EGU24-1375, updated on 08 Mar 2024
https://doi.org/10.5194/egusphere-egu24-1375
EGU General Assembly 2024
© Author(s) 2024. This work is distributed under
the Creative Commons Attribution 4.0 License.

Acid sulfate soil mapping in western Finland: How to work with imbalanced datasets and machine learning

Virginia Estévez1, Stefan Mattbäck2,3, Anton Boman3, Pauliina Liwata-Kenttälä3, Kaj-Mikael Björk1, and Peter Österholm2
Virginia Estévez et al.
  • 1Arcada University of Applied Sciences, Finland (estevezv@arcada.fi)
  • 2Geology and Mineralogy, Åbo Akademi University, Finland
  • 3Geological Survey of Finland, Finland

One of the main challenges in digital soil mapping is the imbalanced datasets for soils classification. For these datasets, machine learning techniques use to overestimate the majority classes and underestimate the minority ones. In general, this generates maps with poor precision and unrealistic results. Considering these maps for land use decision-making can have dire consequences. This is the case of acid sulfate (AS) soils, a type of harmful soil that can generate serious environmental damage when drained in agricultural or forestry activities. In the study area, the probability of finding AS soils is very high. Furthermore, some of the most hazardous AS soils in Finland are located there [1]. Therefore, it is necessary to create high-precision maps to avoid environmental damage. Since the dataset for this region is highly imbalanced, the first step in creating accurate maps is to balance the dataset. Although most  soil class datasets in nature are imbalanced, this problem has been hardly studied. In this work, we analyze different techniques to address the problem of imbalanced datasets. The methods considered to balance the dataset are under- and oversampling techniques and the combination of both. For the oversampling of the minority class, we create a kind of artificial samples from the quaternary geological map. The method used for the modeling is Random Forest, one of the best methods for the classification of AS soils [2,3]. Balancing the dataset improves the performance of the model in all the studied cases, where the values of the metrics for both classes are above 80%. Furthermore, we create AS soil probability maps for the four balanced datasets and the imbalanced dataset. A detailed comparison between the maps is made. In addition, the extent of the AS soils obtained in all the cases is compared with the extent of the AS soils in the conventionally produced occurrence map [1]. The modeled probability maps created from the balanced datasets have a high precision. The results of this study confirm the importance of balancing the dataset to improve the prediction and classification of AS soils.
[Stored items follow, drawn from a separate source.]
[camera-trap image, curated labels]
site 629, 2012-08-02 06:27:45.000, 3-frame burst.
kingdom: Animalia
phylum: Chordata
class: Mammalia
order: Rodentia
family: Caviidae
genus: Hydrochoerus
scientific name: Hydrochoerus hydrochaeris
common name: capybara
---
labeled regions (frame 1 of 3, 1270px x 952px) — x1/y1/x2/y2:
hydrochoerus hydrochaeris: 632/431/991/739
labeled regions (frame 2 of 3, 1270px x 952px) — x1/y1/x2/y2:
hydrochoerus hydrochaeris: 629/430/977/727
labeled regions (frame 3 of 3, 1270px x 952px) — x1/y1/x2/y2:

[1] Geological Survey of Finland. Acid Sulfate Soils–map services http://gtkdata.gtk.fi/hasu/index.html 

[2] V. Estévez et al. 2022.  “Machine learning techniques for acid sulfate soil mapping in southeastern Finland”. Geoderma 406, 115446.

[3] V. Estévez et al. 2023. “Improving prediction accuracy for acid sulfate soil mapping by means of variable selection”. Front. Environ. Sci. 11:1213069.  doi: 10.3389/fenvs.2023.1213069

 

 

How to cite: Estévez, V., Mattbäck, S., Boman, A., Liwata-Kenttälä, P., Björk, K.-M., and Österholm, P.: Acid sulfate soil mapping in western Finland: How to work with imbalanced datasets and machine learning, EGU General Assembly 2024, Vienna, Austria, 14–19 Apr 2024, EGU24-1375, https://doi.org/10.5194/egusphere-egu24-1375, 2024.